• **PROBLEM DETAILS**: From the entries below, extract every line that contains the string "between". The match is case-sensitive.

• **SUPPLIED MATERIAL**:
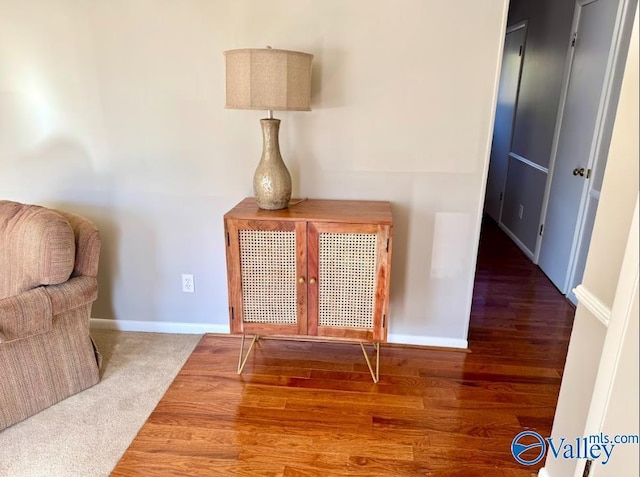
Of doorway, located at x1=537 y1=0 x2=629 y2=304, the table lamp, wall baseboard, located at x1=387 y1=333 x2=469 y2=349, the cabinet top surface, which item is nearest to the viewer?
the table lamp

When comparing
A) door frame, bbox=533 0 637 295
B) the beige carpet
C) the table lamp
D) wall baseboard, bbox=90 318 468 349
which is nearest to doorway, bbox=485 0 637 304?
door frame, bbox=533 0 637 295

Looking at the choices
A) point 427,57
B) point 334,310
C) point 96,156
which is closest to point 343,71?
point 427,57

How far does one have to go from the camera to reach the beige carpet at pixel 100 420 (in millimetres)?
1682

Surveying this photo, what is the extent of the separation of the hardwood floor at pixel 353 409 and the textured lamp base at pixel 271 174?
887 millimetres

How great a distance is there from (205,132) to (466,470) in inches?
75.7

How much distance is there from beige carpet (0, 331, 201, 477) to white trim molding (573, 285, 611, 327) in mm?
1744

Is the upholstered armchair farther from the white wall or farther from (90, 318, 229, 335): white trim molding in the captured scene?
(90, 318, 229, 335): white trim molding

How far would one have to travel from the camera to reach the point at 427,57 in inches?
81.4

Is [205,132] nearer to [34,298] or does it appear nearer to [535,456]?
[34,298]

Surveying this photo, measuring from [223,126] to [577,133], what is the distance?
8.05 ft

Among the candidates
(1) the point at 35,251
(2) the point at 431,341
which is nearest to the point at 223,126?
(1) the point at 35,251

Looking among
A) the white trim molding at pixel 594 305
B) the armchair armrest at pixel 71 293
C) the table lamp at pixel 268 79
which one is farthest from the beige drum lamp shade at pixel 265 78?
the white trim molding at pixel 594 305

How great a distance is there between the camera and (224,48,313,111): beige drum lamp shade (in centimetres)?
178

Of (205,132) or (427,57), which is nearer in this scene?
(427,57)
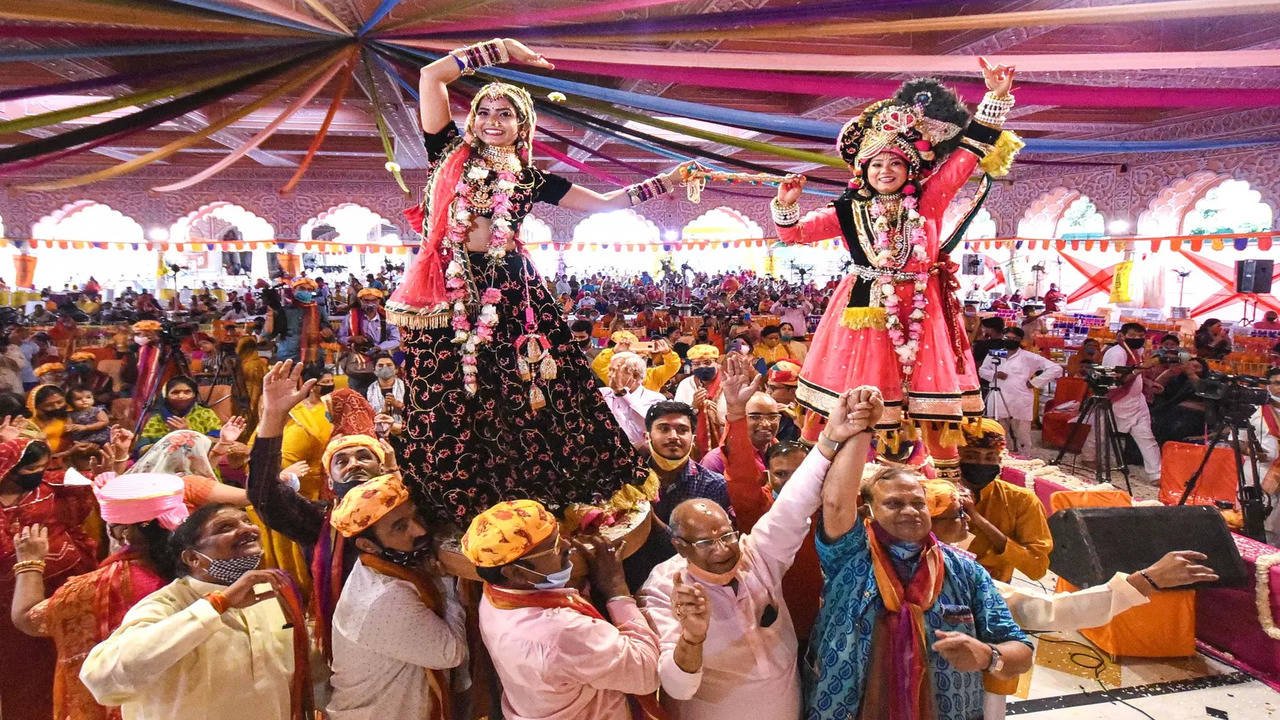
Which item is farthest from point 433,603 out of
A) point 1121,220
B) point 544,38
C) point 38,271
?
point 38,271

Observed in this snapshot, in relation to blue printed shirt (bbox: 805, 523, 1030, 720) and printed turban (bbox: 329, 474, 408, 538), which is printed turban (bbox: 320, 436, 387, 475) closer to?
printed turban (bbox: 329, 474, 408, 538)

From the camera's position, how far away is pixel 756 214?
710 inches

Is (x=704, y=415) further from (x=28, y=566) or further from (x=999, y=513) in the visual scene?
(x=28, y=566)

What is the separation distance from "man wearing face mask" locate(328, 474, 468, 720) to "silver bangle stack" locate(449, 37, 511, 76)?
1311 millimetres

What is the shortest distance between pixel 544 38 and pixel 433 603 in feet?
8.68

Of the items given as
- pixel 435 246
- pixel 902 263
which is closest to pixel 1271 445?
pixel 902 263

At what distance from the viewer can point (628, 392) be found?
4234 mm

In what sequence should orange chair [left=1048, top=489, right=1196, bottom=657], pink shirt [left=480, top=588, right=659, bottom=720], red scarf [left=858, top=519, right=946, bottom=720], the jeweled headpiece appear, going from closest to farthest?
pink shirt [left=480, top=588, right=659, bottom=720] < red scarf [left=858, top=519, right=946, bottom=720] < the jeweled headpiece < orange chair [left=1048, top=489, right=1196, bottom=657]

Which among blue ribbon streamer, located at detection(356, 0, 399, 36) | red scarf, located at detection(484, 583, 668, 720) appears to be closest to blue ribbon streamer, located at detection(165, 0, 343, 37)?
blue ribbon streamer, located at detection(356, 0, 399, 36)

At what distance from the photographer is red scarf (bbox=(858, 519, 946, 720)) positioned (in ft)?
6.50

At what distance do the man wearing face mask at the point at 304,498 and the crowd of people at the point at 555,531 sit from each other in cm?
1

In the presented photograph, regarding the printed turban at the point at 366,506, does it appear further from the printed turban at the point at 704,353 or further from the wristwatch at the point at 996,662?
the printed turban at the point at 704,353

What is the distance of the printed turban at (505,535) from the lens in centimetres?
191

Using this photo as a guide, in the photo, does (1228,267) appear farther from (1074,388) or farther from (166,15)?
(166,15)
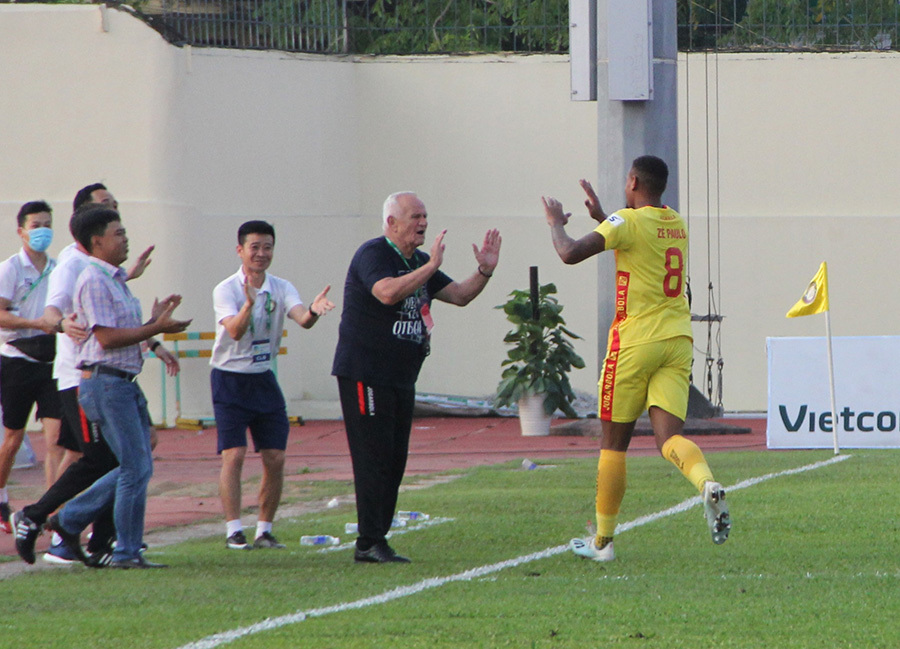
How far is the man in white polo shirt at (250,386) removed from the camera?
8.55 metres

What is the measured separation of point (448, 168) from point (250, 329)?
11.5 meters

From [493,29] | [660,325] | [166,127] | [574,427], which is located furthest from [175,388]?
[660,325]

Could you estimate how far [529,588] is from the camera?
21.9ft

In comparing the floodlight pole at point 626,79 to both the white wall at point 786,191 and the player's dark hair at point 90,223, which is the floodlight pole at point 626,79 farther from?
the player's dark hair at point 90,223

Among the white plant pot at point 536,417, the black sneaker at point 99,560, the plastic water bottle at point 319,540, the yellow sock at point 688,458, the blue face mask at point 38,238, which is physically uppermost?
the blue face mask at point 38,238

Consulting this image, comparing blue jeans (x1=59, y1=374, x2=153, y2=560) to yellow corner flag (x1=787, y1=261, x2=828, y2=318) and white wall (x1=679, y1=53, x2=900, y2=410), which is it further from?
white wall (x1=679, y1=53, x2=900, y2=410)

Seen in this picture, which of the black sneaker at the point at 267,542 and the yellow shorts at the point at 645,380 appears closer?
A: the yellow shorts at the point at 645,380

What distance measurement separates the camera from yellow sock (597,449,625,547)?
7.47 metres

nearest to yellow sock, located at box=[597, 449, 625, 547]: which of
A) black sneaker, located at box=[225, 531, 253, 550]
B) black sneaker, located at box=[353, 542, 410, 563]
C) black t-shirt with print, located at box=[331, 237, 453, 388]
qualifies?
black sneaker, located at box=[353, 542, 410, 563]

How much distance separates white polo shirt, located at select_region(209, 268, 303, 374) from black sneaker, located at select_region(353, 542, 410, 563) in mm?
1466

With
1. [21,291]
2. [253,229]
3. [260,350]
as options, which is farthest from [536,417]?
[253,229]

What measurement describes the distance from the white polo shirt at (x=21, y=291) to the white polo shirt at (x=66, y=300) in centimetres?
190

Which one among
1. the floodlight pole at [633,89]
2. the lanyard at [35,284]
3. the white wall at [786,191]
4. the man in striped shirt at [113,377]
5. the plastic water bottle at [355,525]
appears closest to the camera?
the man in striped shirt at [113,377]

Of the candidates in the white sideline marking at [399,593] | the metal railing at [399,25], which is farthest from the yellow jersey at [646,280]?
the metal railing at [399,25]
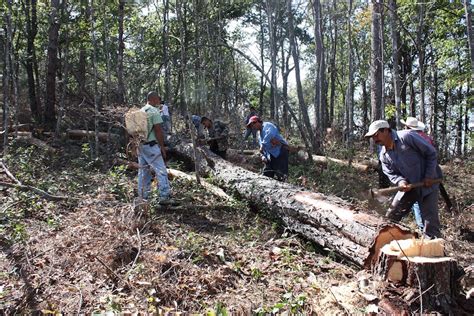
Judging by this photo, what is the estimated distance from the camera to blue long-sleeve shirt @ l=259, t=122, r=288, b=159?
807 centimetres

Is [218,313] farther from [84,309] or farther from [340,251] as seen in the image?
[340,251]

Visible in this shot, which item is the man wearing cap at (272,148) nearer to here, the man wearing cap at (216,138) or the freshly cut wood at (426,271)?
the man wearing cap at (216,138)

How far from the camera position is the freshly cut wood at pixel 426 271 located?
3.12 metres

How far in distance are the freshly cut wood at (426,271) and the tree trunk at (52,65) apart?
11225mm

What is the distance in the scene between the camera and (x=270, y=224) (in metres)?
6.18

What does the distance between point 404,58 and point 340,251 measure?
2092cm

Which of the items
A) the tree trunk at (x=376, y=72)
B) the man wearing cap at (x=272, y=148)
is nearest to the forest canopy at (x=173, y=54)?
the tree trunk at (x=376, y=72)

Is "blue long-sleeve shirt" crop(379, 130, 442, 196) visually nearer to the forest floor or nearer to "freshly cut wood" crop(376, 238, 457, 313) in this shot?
the forest floor

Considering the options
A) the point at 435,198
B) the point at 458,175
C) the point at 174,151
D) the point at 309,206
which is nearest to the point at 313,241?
the point at 309,206

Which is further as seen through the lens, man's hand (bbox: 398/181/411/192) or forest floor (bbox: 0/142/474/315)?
man's hand (bbox: 398/181/411/192)

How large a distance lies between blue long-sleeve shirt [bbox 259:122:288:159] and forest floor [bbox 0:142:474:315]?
66.5 inches

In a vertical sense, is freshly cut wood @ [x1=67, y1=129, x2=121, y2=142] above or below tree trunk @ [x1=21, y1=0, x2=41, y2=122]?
below

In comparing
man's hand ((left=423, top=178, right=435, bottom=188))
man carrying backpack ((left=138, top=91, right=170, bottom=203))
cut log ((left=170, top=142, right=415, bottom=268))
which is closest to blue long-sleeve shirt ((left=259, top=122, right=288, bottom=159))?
cut log ((left=170, top=142, right=415, bottom=268))

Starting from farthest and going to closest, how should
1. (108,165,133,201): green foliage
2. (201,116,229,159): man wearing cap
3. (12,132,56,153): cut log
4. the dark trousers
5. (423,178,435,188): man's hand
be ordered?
1. (12,132,56,153): cut log
2. (201,116,229,159): man wearing cap
3. the dark trousers
4. (108,165,133,201): green foliage
5. (423,178,435,188): man's hand
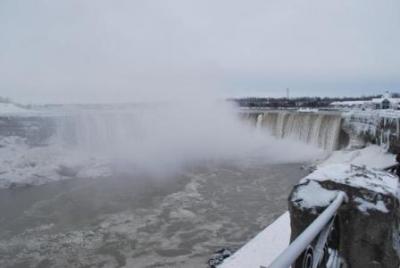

• **PROBLEM SOLUTION**:
How great a distance is there between the camera and (224,48,313,111): beige drum lamp shade (in centimetres)?
What is the shortest distance between pixel 544 38 and pixel 433 603 in feet?
What is the distance in the scene between the camera and (x=270, y=224) (in metres)?
What does the distance between point 404,58 and point 340,251 measure?
How large a distance lies between blue long-sleeve shirt [bbox 259:122:288:159] and forest floor [bbox 0:142:474:315]?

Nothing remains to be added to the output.